Records for the task -
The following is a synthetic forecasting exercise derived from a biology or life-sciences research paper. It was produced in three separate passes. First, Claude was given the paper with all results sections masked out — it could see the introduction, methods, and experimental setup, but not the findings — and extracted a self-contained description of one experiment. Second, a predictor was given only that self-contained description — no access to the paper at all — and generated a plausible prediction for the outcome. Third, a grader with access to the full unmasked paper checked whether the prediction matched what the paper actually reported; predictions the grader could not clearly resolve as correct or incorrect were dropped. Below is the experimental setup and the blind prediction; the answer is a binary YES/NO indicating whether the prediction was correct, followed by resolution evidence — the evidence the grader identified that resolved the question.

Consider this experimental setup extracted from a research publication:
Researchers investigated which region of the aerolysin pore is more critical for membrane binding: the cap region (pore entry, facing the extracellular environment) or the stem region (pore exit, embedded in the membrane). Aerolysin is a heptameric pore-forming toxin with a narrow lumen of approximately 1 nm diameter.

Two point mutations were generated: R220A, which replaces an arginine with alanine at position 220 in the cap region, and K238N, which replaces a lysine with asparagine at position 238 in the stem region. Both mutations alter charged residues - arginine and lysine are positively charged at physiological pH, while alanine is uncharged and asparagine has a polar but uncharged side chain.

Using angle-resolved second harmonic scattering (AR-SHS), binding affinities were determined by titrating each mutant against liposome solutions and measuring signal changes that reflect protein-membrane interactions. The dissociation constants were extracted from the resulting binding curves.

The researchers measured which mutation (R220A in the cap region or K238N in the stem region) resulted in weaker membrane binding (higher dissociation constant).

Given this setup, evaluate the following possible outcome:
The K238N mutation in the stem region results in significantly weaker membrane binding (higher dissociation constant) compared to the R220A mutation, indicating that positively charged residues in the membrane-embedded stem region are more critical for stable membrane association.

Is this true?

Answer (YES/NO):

* * *

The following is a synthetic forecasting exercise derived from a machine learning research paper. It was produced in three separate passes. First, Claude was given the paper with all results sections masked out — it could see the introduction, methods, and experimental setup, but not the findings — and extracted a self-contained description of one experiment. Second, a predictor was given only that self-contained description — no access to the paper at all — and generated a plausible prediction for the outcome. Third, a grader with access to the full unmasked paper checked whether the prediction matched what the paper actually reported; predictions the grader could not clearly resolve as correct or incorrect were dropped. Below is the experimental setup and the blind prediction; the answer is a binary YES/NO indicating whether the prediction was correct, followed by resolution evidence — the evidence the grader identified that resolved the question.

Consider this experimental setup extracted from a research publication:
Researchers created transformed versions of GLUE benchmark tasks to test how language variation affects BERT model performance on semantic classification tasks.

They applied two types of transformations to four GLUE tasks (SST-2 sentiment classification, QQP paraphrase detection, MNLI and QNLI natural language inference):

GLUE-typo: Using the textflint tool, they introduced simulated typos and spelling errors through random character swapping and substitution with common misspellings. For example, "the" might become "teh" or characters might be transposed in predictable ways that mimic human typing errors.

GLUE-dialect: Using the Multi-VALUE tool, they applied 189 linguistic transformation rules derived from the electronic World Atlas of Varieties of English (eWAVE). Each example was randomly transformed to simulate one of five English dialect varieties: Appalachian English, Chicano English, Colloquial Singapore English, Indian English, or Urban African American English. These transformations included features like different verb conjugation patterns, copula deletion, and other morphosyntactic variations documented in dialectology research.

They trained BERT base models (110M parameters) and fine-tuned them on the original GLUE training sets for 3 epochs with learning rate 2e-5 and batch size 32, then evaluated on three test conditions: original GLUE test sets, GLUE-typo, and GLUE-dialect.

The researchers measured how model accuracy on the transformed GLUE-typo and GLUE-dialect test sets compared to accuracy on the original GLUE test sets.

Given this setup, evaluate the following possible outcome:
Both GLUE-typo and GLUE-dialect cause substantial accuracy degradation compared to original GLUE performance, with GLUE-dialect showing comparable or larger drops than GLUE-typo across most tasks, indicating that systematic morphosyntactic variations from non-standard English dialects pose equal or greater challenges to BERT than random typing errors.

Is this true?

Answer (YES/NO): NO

Problem description - Above are the records. Copy every line in them holding "dissociation".

Solution below -
Using angle-resolved second harmonic scattering (AR-SHS), binding affinities were determined by titrating each mutant against liposome solutions and measuring signal changes that reflect protein-membrane interactions. The dissociation constants were extracted from the resulting binding curves.
The researchers measured which mutation (R220A in the cap region or K238N in the stem region) resulted in weaker membrane binding (higher dissociation constant).
The K238N mutation in the stem region results in significantly weaker membrane binding (higher dissociation constant) compared to the R220A mutation, indicating that positively charged residues in the membrane-embedded stem region are more critical for stable membrane association.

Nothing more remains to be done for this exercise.